## [About this task]
Write the next part of the comment thread below about drinking spoiled milk, starting after its last comment.

Yeah, spoiled milk can make you unpleasantly sick to your stomach but it also tastes really really awful, to the point that, as a kid, getting some in my mouth was quite sufficient to make me throw up. I can’t imagine anyone voluntarily consuming the stuff, sticking the spoon back in for another dose. Ugh!

you shouldn’t be worried about it, the cereal is gone.

your daughter shouldn’t be worried about either, good milk will not become poison if just out for 12 hours.

Yeah, we found our son munching on a french fry one day… like a week after the last time my wife or I could remember having eaten french fries. Apparently he’d stuck on e in a toy truck or something, and come back a week later and thought “Bonus!”.

For all we know, the bowl of milk could have been sitting on the counter beside the sink waiting to be washed or something, and the kid counter-surfed and snatched it up.

the danger is for someone who likes cultured milk products (yogurt and so on) thinking “oh it’s just like yogurt”.

i know someone (not me) who did that and they were later begging for death but survived without any further treatment (except maybe puking).

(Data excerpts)
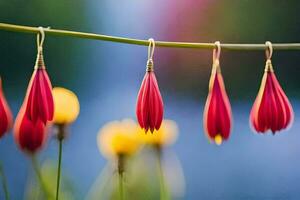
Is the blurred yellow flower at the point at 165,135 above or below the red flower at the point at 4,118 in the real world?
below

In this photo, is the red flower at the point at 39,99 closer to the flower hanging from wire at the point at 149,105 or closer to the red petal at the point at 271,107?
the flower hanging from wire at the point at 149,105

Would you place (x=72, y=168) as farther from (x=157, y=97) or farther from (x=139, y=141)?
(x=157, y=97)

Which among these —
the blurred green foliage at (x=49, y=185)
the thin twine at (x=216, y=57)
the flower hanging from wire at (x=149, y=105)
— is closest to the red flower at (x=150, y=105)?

--

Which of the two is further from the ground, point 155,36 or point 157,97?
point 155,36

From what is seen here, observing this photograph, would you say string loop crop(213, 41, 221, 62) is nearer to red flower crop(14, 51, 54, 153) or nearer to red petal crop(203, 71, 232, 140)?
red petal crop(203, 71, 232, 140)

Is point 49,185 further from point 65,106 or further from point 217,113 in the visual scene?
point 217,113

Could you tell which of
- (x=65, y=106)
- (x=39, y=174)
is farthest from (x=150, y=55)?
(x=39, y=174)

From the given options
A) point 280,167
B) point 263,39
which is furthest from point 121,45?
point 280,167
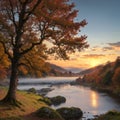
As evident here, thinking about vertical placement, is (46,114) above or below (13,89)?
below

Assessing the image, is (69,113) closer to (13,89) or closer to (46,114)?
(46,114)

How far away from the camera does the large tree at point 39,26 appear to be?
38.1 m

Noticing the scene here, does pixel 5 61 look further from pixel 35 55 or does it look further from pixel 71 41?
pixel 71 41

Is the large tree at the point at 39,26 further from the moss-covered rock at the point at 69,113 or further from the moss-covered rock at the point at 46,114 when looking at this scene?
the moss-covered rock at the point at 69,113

## [Your response]
I would also re-highlight this:

Milk easily reaches a stage where it tastes awful and is perfectly safe to consume, which we call “spoiled”. The fact that it tastes so awful is not actually related to anything being dangerous about consuming it. And if your child willingly downed a bowl of milk, it wasn’t even at this stage yet.

You should definitely be worried. In most cases where this has happened, it takes anywhere from 7 to 10 years for the symptoms to show up. But expect general moodiness, lack of communication, all the way to downright bitchiness and defiance. Best of luck.

More importantly, what kind of cereal was it that it hadn’t dissolved in 12 hours? I’ve seen cereals change the color/flavor of milk in 5 minutes.
Oh, & with an otherwise healthy kid I wouldn’t be to worried.

I love buttermilk, yogurt, cheese, sour cream, etc.

Spoiled milk is nothing like that. Even a good sniff of that stuff makes most people’s stomachs clench and the back of their throats glogg up

12 hours is nothing, and its just milk. Occasionally, we’re too lazy or forget to put away leftovers after dinner and its waiting on the table at breakfast. We still eat it, nothing bad happens

Exactly. Spoiled pasteurized milk is not the same as raw milk that has soured. Leaving pasteurized milk out without inoculating it with desirable bacteria will not give you a drinkable or edible product. Raw milk does sour into something edible and drinkable because of the naturally occurring bacteria in it. (Although there are risks associated with raw milk, of course.)

my point wasn’t that it was just like yogurt but that a person would assume it similar.

there are hundreds of cultured milk products. i’ve had some that were very different in terms of taste and texture, some quite slimey.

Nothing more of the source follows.